I compared the list in the link to the list of named entities in Source/WebCore/html/parser/HTMLEntityNames.in. They appear to be identical. I guess it makes sense to fix my patch and reupload.
Comment 22 Adam Barth 2013-01-22 12:59:19 PST
SGTM
Comment 23 Build Bot 2013-01-22 20:46:36 PST
Comment on attachment 183894 [details]
Patch

Attachment 183894 [details] did not pass mac-wk2-ews (mac-wk2):
Output: http://queues.webkit.org/results/16045946

New failing tests:
fast/parser/entities-in-xhtml.xhtml
Comment 24 Martin Robinson 2013-01-22 21:04:24 PST
Created attachment 184125 [details]
Patch
Comment 25 Adam Barth 2013-01-22 22:06:21 PST
Comment on attachment 184125 [details]
Patch

View in context: https://bugs.webkit.org/attachment.cgi?id=184125&action=review

This looks good, modulo the code point / code unit naming question.  rniwa is right that it would be better to go straight to UTF-8, but we can leave that for a future patch.

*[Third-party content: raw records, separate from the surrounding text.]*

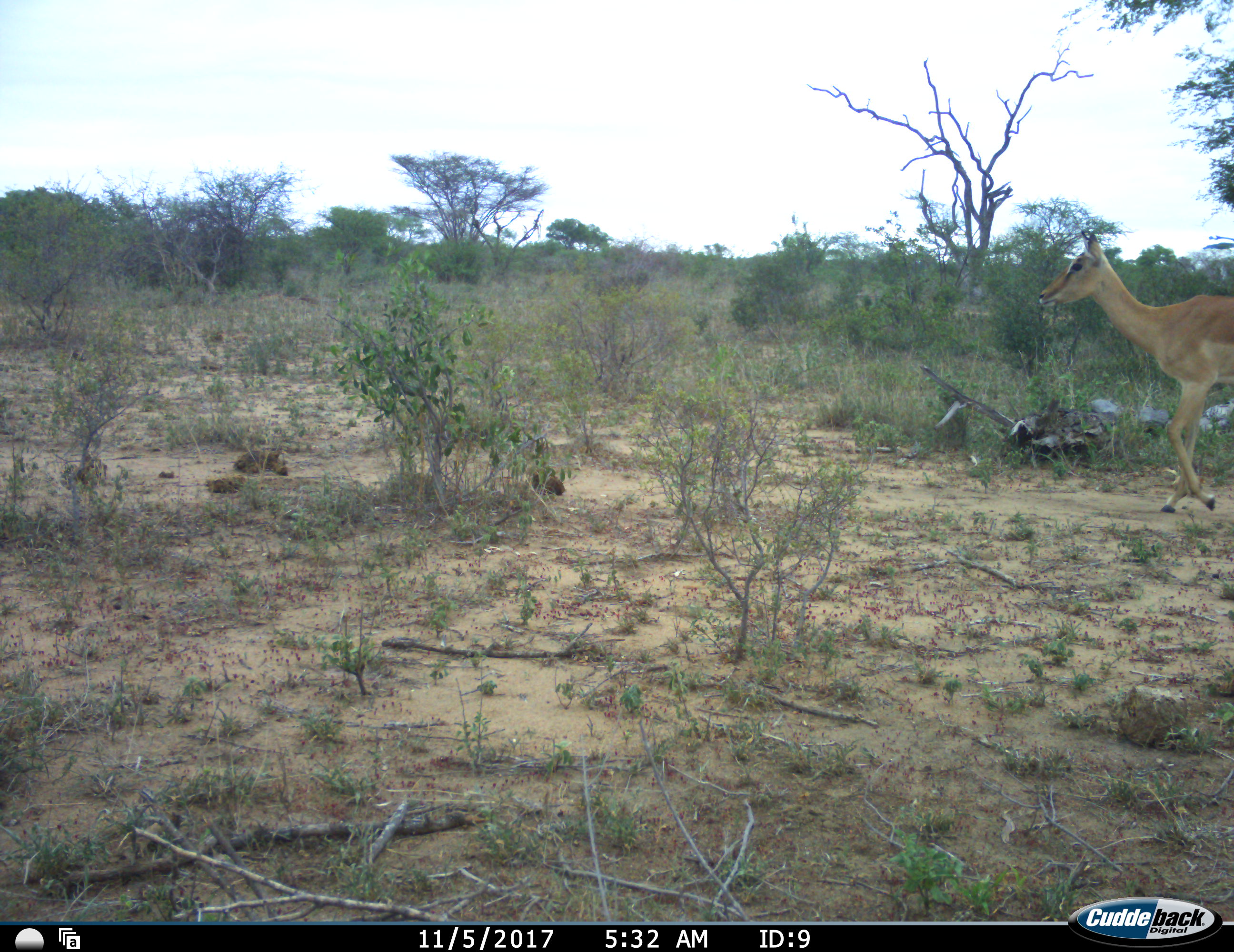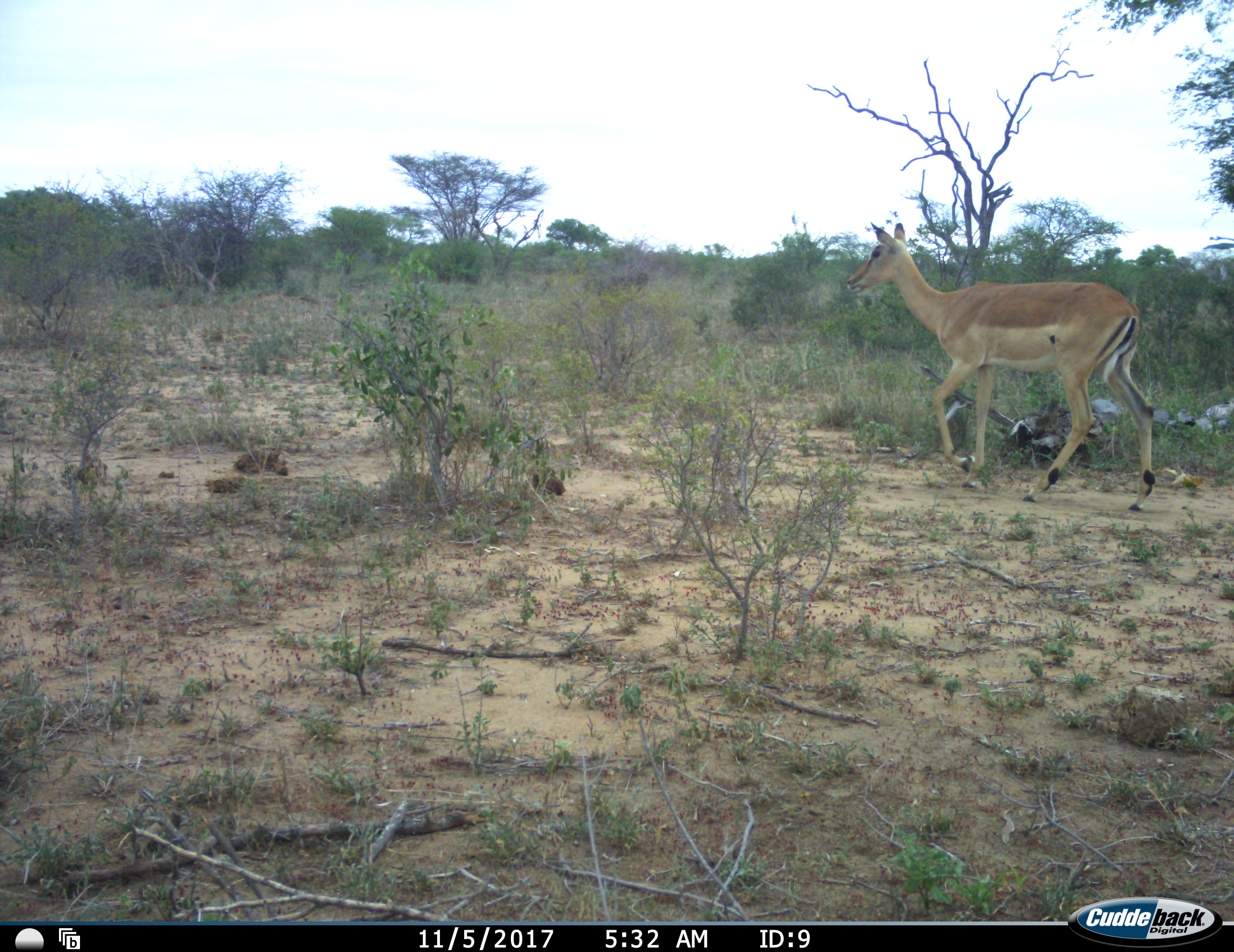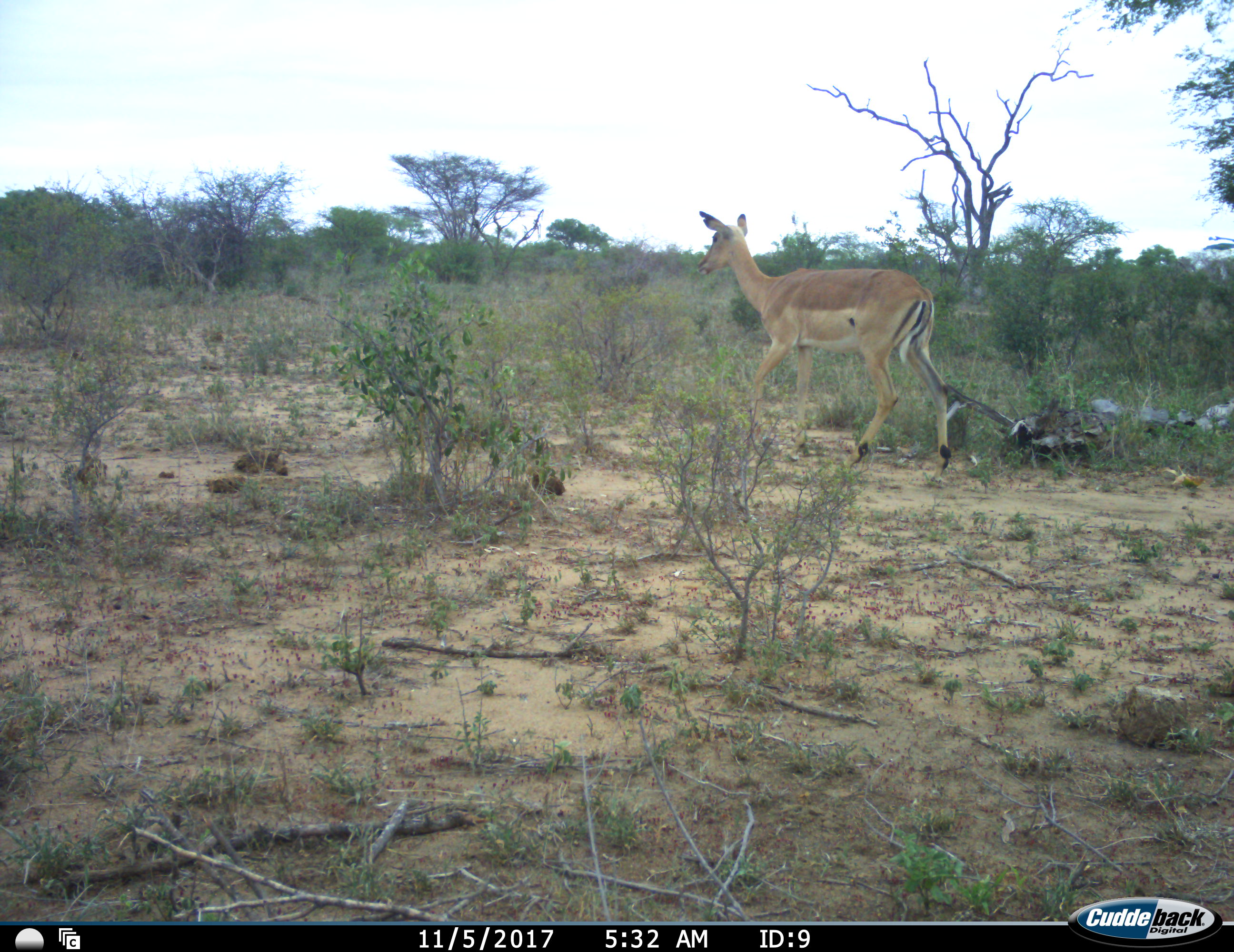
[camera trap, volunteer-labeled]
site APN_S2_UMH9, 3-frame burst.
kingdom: Animalia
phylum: Chordata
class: Mammalia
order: Artiodactyla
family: Bovidae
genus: Aepyceros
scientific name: Aepyceros melampus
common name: impala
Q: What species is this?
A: Impala (Aepyceros melampus).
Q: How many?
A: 1.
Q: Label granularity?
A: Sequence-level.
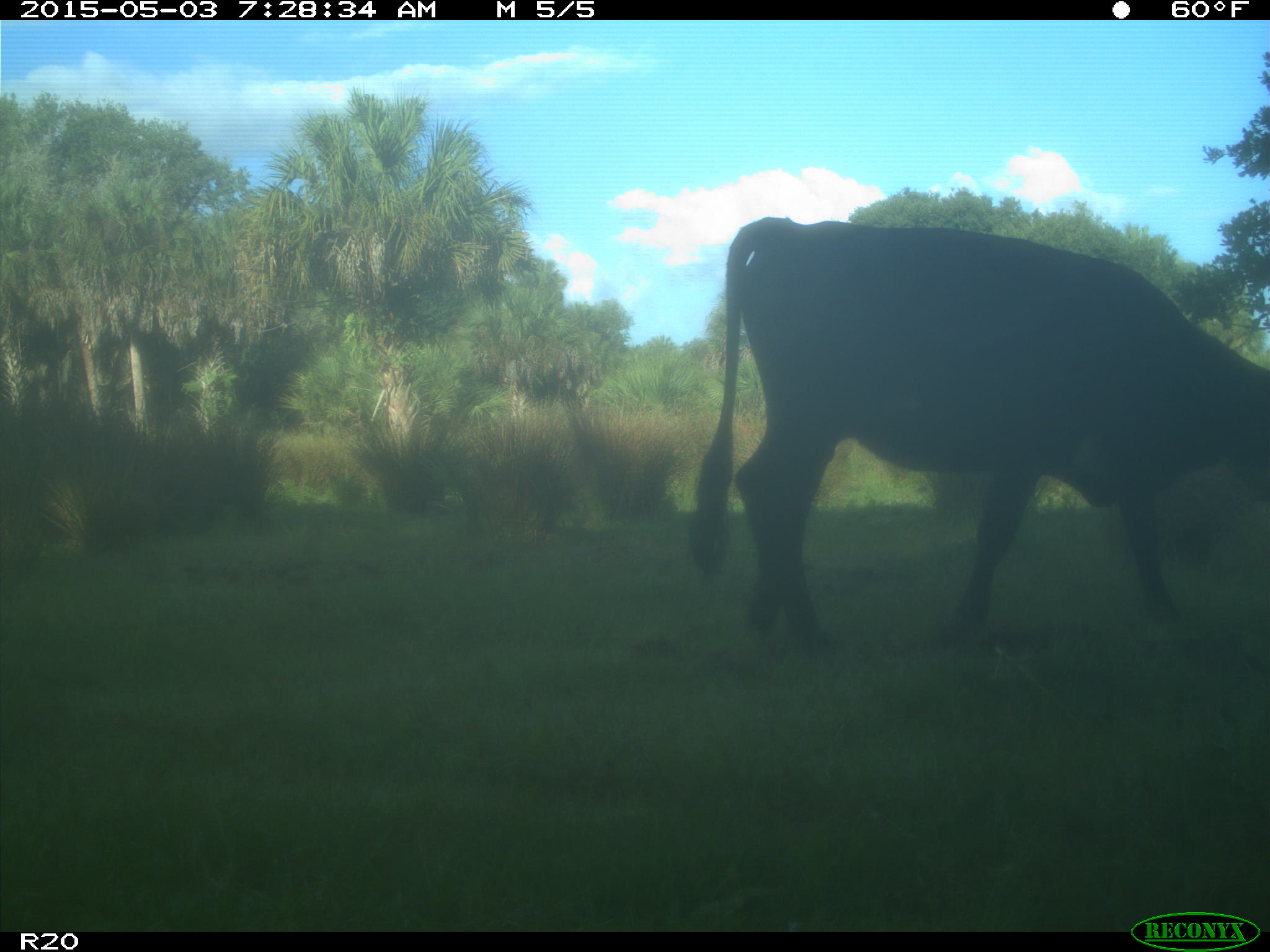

> Source/WebCore/html/parser/HTMLEntityParser.cpp:169
> +    size_t numberOfCodePoints = appendUChar32ToUCharArray(search.mostRecentMatch()->firstValue, result);

numberOfCodePoints -> numberOfCodeUnits, right?

> Source/WebCore/xml/parser/XMLDocumentParserLibxml2.cpp:1182
> +    WTF::Unicode::ConversionResult conversionResult = WTF::Unicode::convertUTF16ToUTF8(&utf16Entity,
> +        utf16Entity + numberOfCodePoints, &target, target + 9);

Can we get this 9 as sizeof sharedXHTMLEntityResult ?
Comment 26 Martin Robinson 2013-01-22 22:11:34 PST
Comment on attachment 184125 [details]
Patch

View in context: https://bugs.webkit.org/attachment.cgi?id=184125&action=review

>> Source/WebCore/html/parser/HTMLEntityParser.cpp:169
>> +    size_t numberOfCodePoints = appendUChar32ToUCharArray(search.mostRecentMatch()->firstValue, result);
> 
> numberOfCodePoints -> numberOfCodeUnits, right?

numberOfCodeUnits is definitely what I was trying to right here. Thanks for finding that.

>> Source/WebCore/xml/parser/XMLDocumentParserLibxml2.cpp:1182
>> +        utf16Entity + numberOfCodePoints, &target, target + 9);
> 
> Can we get this 9 as sizeof sharedXHTMLEntityResult ?

I could probably use WTF_ARRAY_LENGTH here, indeed.
Comment 27 Martin Robinson 2013-01-23 08:42:58 PST
Created attachment 184245 [details]
Patch for landing
Comment 28 WebKit Review Bot 2013-01-23 16:28:02 PST
Comment on attachment 184245 [details]
Patch for landing

Clearing flags on attachment: 184245

Committed r140610: <http://trac.webkit.org/changeset/140610>
Comment 29 WebKit Review Bot 2013-01-23 16:28:07 PST
All reviewed patches have been landed.  Closing bug.